Given task:
Can you quote verbatim the part of the listing that opens with the line containing "Which of point" and closes with the line containing "pixel 757 257 →", with both of those lines included?

Records taken from a collection:

----------

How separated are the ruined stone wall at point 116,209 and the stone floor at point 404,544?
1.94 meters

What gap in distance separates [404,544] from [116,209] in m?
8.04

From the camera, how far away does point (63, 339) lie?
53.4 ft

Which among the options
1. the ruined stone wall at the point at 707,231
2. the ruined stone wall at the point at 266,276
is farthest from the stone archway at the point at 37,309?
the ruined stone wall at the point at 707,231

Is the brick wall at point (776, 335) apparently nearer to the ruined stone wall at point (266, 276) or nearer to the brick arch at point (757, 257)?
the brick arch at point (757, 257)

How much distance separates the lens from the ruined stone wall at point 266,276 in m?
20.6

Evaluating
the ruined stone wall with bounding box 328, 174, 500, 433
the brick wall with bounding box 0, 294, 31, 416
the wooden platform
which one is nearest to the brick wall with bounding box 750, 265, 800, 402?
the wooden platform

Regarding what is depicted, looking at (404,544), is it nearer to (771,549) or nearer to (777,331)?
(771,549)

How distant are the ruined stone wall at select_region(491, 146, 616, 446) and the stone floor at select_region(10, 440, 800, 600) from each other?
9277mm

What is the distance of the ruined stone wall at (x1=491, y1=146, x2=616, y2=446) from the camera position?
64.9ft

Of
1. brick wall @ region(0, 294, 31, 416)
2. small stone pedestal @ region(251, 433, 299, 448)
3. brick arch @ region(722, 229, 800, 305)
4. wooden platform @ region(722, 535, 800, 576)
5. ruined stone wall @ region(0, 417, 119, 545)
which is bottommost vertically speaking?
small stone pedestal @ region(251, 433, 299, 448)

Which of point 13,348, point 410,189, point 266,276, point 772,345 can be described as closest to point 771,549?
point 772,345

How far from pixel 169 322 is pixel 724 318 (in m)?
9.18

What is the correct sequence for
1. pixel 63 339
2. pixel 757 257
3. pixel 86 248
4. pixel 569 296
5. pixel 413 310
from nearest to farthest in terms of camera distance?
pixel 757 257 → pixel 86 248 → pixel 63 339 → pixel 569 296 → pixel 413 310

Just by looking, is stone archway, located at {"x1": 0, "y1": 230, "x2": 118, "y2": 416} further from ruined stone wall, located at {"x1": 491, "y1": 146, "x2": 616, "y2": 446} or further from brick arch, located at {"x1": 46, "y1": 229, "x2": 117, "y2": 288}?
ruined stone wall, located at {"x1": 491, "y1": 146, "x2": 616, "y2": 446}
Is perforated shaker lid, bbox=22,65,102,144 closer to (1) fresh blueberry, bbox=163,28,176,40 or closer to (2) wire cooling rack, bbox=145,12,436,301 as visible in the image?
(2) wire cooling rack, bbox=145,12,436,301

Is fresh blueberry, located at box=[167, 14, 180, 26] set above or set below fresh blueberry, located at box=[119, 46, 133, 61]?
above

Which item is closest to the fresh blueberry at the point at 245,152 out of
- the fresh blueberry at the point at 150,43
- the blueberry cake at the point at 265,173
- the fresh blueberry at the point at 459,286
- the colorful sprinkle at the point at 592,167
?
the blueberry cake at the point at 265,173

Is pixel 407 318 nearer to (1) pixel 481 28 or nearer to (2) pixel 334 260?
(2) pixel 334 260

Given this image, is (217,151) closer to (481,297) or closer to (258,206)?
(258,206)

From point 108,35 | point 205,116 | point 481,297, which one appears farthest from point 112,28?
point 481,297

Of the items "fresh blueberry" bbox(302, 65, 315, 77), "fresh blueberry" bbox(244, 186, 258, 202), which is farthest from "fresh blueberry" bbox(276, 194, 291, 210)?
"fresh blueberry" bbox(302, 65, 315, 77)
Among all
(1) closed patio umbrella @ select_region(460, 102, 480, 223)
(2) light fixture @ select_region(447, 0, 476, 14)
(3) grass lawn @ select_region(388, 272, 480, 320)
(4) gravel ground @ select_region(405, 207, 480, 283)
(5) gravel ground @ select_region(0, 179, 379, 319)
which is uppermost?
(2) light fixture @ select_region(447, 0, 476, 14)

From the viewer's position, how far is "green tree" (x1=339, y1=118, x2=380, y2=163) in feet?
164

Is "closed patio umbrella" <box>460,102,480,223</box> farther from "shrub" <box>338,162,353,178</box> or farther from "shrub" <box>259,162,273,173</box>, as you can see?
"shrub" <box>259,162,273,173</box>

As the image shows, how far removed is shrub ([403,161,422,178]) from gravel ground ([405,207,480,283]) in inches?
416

----------

The solution:
Which of point 13,348, point 410,189, point 266,276, point 772,345 can be described as closest to point 771,549?
point 772,345

How far from pixel 169 322 is pixel 724 318 (in m)?
9.18

What is the correct sequence for
1. pixel 63 339
2. pixel 757 257
3. pixel 86 248
4. pixel 569 296
5. pixel 413 310
from nearest to farthest in terms of camera distance?
pixel 757 257 → pixel 86 248 → pixel 63 339 → pixel 569 296 → pixel 413 310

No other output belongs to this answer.